At first reading, it is adequate to emphasize Sections 1.1, 1.2, 1.4, 1.7 and 1.9
Section 1.1 Motivation and Importance
- Large volumes of data are available and it is expected that this data contains useful information that can be helpful..
- DM is a natural evolution of the database technology. The technology has evolved through data collection and management, advanced data analysis, on-line transaction processing, www, on-line analytical processing, and now data mining.
Section 1.2 What is Data Mining
- Extracting or mining knowledge from large data bases.
- Main steps: data cleaning; data integration; data selection; data mining; pattern evaluation; knowledge presentation.

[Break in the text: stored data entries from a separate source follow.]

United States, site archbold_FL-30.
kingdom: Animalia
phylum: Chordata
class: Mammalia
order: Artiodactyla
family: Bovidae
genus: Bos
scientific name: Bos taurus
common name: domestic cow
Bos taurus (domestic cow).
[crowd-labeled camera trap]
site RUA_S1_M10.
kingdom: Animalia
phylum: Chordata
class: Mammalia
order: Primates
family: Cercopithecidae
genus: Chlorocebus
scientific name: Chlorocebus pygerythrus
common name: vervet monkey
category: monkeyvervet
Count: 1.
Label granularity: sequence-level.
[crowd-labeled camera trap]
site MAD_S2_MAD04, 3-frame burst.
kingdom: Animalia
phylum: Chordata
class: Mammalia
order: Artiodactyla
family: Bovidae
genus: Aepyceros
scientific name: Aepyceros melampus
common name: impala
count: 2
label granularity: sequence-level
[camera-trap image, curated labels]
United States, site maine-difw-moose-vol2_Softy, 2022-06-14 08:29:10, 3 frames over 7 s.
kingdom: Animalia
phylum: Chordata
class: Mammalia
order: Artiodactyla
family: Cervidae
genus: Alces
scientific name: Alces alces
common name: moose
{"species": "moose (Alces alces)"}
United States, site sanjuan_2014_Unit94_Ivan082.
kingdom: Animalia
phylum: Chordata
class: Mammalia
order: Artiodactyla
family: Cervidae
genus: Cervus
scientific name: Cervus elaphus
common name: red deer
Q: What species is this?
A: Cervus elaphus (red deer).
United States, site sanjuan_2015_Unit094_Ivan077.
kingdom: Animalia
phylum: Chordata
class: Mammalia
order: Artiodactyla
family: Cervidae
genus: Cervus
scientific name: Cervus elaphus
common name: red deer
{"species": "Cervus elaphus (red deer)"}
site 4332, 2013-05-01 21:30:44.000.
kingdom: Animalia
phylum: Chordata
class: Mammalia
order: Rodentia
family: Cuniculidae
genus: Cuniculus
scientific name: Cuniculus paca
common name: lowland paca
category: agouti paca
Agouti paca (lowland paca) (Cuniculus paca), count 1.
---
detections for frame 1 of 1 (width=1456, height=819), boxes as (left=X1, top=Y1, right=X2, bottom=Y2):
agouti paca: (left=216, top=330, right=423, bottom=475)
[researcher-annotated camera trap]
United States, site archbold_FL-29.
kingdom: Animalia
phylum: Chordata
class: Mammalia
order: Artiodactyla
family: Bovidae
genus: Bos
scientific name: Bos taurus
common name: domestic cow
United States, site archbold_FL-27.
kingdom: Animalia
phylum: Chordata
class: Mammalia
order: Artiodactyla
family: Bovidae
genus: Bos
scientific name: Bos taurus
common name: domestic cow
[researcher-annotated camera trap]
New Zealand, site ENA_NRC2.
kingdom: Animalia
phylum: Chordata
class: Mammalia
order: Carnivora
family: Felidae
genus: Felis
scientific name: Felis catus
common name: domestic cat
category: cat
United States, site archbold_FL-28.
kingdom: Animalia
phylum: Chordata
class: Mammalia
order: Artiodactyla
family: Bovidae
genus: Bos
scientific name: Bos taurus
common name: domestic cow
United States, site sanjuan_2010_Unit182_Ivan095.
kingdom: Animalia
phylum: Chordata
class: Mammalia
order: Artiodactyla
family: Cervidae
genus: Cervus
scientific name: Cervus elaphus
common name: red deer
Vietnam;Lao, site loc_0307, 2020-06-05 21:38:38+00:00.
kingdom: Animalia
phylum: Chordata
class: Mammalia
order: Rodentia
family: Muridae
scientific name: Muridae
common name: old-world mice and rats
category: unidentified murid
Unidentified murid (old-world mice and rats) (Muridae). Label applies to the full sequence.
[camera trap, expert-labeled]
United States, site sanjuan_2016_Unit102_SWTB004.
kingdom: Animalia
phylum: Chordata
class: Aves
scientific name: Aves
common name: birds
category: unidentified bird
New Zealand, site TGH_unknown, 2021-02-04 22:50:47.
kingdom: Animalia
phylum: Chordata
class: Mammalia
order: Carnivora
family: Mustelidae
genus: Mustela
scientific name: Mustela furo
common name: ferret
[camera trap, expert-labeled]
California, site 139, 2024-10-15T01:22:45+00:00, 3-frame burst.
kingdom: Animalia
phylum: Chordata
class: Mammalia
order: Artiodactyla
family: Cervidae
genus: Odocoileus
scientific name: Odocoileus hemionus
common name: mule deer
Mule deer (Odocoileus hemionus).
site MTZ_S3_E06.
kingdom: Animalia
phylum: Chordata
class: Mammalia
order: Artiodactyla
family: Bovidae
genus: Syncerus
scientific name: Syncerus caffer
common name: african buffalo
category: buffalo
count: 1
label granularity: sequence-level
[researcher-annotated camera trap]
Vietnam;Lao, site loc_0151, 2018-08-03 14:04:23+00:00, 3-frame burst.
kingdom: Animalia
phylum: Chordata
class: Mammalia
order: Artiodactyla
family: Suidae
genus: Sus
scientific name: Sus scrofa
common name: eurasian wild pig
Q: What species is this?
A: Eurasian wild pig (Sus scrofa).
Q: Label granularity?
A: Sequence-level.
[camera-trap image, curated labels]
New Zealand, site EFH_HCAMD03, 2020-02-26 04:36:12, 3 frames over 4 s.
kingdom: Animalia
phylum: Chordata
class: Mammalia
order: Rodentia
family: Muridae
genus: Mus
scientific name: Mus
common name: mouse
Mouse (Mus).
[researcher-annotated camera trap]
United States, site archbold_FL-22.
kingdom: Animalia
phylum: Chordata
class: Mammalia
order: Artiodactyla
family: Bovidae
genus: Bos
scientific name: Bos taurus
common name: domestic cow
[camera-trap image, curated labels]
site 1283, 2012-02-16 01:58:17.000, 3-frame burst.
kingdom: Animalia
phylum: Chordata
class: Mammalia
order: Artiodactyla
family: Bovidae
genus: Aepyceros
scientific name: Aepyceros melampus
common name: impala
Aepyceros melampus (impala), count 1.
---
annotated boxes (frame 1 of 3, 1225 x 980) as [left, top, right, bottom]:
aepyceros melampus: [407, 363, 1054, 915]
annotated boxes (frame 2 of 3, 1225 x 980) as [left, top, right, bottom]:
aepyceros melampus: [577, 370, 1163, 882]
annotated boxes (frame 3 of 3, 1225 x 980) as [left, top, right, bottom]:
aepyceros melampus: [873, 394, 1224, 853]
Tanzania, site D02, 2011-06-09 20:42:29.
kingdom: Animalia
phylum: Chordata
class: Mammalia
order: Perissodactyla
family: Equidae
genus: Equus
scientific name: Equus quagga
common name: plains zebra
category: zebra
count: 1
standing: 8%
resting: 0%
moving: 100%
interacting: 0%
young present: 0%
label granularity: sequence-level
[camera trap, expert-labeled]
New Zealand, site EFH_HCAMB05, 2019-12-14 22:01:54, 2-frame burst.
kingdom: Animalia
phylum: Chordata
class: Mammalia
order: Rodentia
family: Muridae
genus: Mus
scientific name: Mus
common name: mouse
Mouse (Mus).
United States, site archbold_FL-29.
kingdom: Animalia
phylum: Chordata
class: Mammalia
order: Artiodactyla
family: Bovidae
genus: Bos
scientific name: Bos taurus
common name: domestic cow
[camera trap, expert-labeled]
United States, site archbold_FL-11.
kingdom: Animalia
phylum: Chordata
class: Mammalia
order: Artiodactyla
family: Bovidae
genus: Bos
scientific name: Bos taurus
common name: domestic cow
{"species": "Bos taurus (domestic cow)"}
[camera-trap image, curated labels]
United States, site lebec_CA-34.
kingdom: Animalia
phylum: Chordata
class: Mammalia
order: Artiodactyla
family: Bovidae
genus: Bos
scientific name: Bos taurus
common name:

- Data mining system components: Database, data warehouse, www, or other data repository; database or data warehouse sever; knowledge base; data mining engine; pattern evaluation module; user interface.
- Data mining involves an integration of techniques from database/datawarehouse technology, statistics, machine learning, high-performance computing, pattern recognition, and neural networks.
- Emphasis is on efficient (in terms of time and storage) and scalable (running time linear with data size) data mining techniques.
Section 1.3 Different Types of Databases
- Relational
- Data warehouses
- Transactional databases
- Advanced data and information systems
Object-oriented and object-relational databases
Temporal, sequence, time-series databases
Spatial and spatiotemporal databases
Text and multimedia databases
Heterogeneous and legacy databases
Data stream databases
World wide web
Section 1.4 Data Mining Functionalities
- Concept description: characterization and discrimination
- Mining frequent patterns, associations, and correlations
- Classification
- Prediction
- Cluster analysis
- Outlier analysis
- Evolution analysis
Section 1.5 Interestingness of Discovered Patterns
Techniques for evaluating the interestingness of discovered patterns or knowledge.
Section 1.6 Classification of Data Mining Systems
- Kinds of databases
- Kinds of knowledge discovered/mined.
- Kinds of techniques employed
- According to application domain
Section 1.7 Data Mining Task Primitives
- Task-relevant data
- Kind of knowledge to be mined
- Background knowledge
- Interestingness measures
- Expected visualization representation
Section 1.8 Integration of Data Mining and Data Base Systems
No coupling, loose coupling, semi-tight coupling, tightcoupling.
Section 1.9 Major Issues in Data Mining
- Mining methodology and user interaction issues: different kinds of knowledge in databases, interactive mining at multiple levels of abstraction, incorporation of background knowledge, data mining query languages and ad hoc data mining, presentation and visualization of results, handling noisy and incomplete data, interestingness problem.
- Performance issues: efficiency and scalability of datamining algorithms, parallel, distributed and incremental algorithms.
- Database diversity issues: handling of relational and complex data, heterogeneous databases and global information systems.